SELECTED TEXT:
------------------------------------------------------------------------
[dovate.com] » I Used to be Evil

I Used to be Evil

The other day I got my 10-year high school reunion invite in the mail. That’s a story in itself and I’ll write just a few words about its overwhelming incompetence. Apparently my high school – Philly’s Central High – paid a company called “Reunion Central” to put together this magical evening. RC certainly didn’t dazzle my old school with their cutting edge website. Please, please click this link: [link]

Apparently their graphic design department isn’t so hot either. The flier I got in the mail looks like something put together by a promising group of mentally handicapped 3rd graders with an ‘89 Mac and a B&W Xerox. Actually, it looked a lot like the website: [link]

Obviously RC’s strengths aren’t in marketing, but maybe they put on a good event. Hosted at Dave and Busters for a mere $56, I can go observe just how severely the potential once held by last generations next generation has been crushed under the weight of social conformity.
------------------------------------------------------------------------
GOAL: Pick up the post about the high school reunion invite after its final sentence and write the next few paragraphs.

Data for spatial reasoning questions
------------------------------------------------------------------------
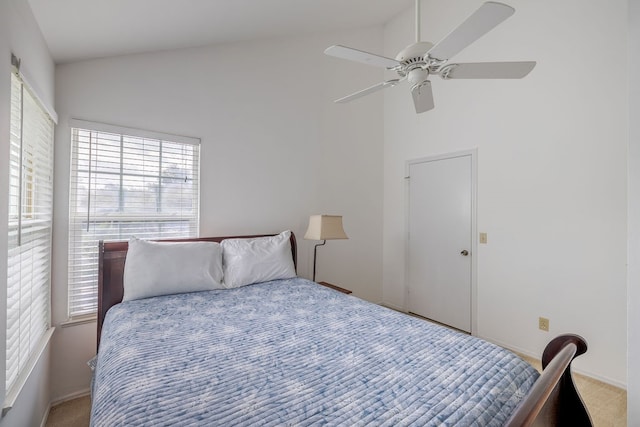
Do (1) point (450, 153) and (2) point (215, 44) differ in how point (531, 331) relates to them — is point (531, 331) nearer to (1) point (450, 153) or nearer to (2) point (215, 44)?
(1) point (450, 153)

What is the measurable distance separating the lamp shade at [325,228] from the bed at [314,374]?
116 cm

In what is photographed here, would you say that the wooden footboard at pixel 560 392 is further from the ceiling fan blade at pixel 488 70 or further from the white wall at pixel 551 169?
the white wall at pixel 551 169

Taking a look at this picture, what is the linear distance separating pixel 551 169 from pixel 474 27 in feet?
6.97

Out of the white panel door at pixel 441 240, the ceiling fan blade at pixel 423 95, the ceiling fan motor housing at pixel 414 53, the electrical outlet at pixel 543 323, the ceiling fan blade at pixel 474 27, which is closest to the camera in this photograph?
the ceiling fan blade at pixel 474 27

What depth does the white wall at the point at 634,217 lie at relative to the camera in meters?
Result: 1.38

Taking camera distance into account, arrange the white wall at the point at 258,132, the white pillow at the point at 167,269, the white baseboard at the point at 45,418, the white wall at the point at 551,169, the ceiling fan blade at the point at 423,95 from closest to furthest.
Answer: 1. the ceiling fan blade at the point at 423,95
2. the white baseboard at the point at 45,418
3. the white pillow at the point at 167,269
4. the white wall at the point at 258,132
5. the white wall at the point at 551,169

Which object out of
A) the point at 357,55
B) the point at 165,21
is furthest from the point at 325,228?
the point at 165,21

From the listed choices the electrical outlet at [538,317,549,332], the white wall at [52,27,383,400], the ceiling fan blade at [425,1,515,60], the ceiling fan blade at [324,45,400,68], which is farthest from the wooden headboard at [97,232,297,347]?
the electrical outlet at [538,317,549,332]

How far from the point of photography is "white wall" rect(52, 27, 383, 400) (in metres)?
2.29

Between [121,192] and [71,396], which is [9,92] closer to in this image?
[121,192]

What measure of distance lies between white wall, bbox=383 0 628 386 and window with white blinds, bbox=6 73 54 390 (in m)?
3.57

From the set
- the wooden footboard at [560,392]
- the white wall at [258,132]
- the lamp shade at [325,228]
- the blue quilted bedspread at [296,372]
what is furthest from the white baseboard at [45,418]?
the wooden footboard at [560,392]

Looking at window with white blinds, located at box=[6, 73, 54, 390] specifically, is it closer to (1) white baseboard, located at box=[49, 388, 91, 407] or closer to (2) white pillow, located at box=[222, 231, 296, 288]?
(1) white baseboard, located at box=[49, 388, 91, 407]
------------------------------------------------------------------------
TASK OUTPUT:
I won’t be going.

But moving on to the point of this post, the reunion didn’t make me feel old. What made me feel old was looking up a long lost friend on myspace earlier today. While browsing through his friends, I saw another familiar name.

But first a little background.

Middle School isn’t fun for anyone and sometimes kids are mean. My friends were the social outcasts. We were too weird and lazy to be nerds. We were too nerdy and weird to be cool. Even if we didn’t necessarily like each other, we stuck together out of necessity. Eventually we got to high school and became cooler than anyone. I have no idea how that works.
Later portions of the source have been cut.